▶ Data shown
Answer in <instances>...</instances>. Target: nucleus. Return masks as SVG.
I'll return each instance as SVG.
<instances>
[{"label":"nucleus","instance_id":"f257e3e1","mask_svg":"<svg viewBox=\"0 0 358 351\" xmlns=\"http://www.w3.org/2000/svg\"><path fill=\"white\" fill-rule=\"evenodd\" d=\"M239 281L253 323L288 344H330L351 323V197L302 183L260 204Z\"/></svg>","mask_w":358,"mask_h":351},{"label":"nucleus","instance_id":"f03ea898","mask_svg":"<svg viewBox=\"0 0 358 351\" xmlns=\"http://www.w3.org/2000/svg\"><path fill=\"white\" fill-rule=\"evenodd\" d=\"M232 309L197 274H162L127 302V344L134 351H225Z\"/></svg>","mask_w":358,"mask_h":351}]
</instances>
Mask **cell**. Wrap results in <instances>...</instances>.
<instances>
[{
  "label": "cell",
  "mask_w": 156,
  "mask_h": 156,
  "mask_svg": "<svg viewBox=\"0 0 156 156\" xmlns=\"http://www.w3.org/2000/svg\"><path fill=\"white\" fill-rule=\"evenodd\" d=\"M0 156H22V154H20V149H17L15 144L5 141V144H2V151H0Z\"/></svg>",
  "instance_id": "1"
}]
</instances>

▶ Brief
Copy the data above in full, substituting "Enclose" for "Wrap" and keeping everything else the same.

▶ The result
Answer in <instances>...</instances>. Target: nucleus. Return masks as SVG.
I'll return each instance as SVG.
<instances>
[{"label":"nucleus","instance_id":"f257e3e1","mask_svg":"<svg viewBox=\"0 0 358 351\" xmlns=\"http://www.w3.org/2000/svg\"><path fill=\"white\" fill-rule=\"evenodd\" d=\"M239 281L253 323L288 344H330L351 323V197L302 183L260 204Z\"/></svg>","mask_w":358,"mask_h":351},{"label":"nucleus","instance_id":"f03ea898","mask_svg":"<svg viewBox=\"0 0 358 351\" xmlns=\"http://www.w3.org/2000/svg\"><path fill=\"white\" fill-rule=\"evenodd\" d=\"M232 309L197 274H162L127 302V344L134 351H225Z\"/></svg>","mask_w":358,"mask_h":351}]
</instances>
Mask **cell**. Enclose results in <instances>...</instances>.
<instances>
[{
  "label": "cell",
  "mask_w": 156,
  "mask_h": 156,
  "mask_svg": "<svg viewBox=\"0 0 156 156\" xmlns=\"http://www.w3.org/2000/svg\"><path fill=\"white\" fill-rule=\"evenodd\" d=\"M0 156H22V154H20V149H17L15 144L5 141V144H2V151H0Z\"/></svg>",
  "instance_id": "1"
}]
</instances>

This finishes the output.